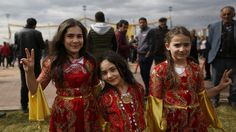 Children in traditional Kurdish clothing, pose for the photographer during the Newroz celebration, in Diyarbakir, southeastern Turkey, Tuesday, March 21, 2017. In Turkey, the spring festival traditionally serves as an occasion to demand more rights for the Kurdish minority. Photo: Lefteris Pitarakis.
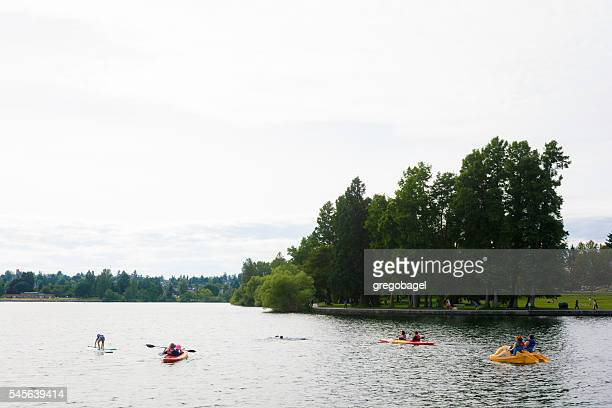 People enjoying Green Lake in Seattle, WA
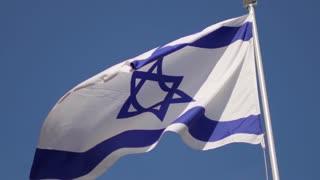 Israeli flag is developing against the blue sky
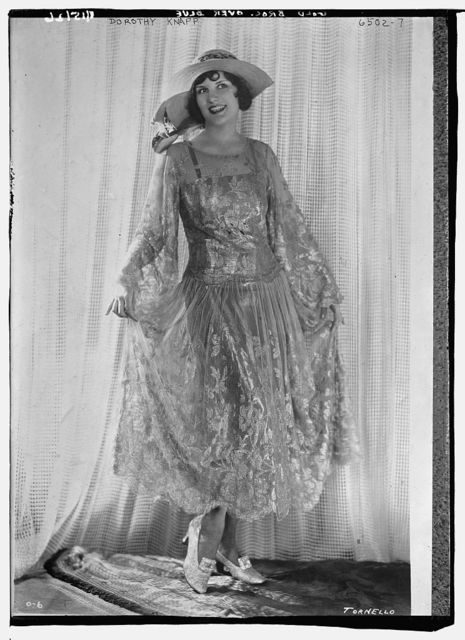 Dorothy Knapp wearing gold brocade over blue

EXERCISE DESCRIPTION -> Beginning with the first line of the material above, please output each line exactly through the line that contains "People enjoying Green Lake in Seattle, WA", and only those, leaving out pictures.

THE ANSWER ->
 Children in traditional Kurdish clothing, pose for the photographer during the Newroz celebration, in Diyarbakir, southeastern Turkey, Tuesday, March 21, 2017. In Turkey, the spring festival traditionally serves as an occasion to demand more rights for the Kurdish minority. Photo: Lefteris Pitarakis.
 People enjoying Green Lake in Seattle, WA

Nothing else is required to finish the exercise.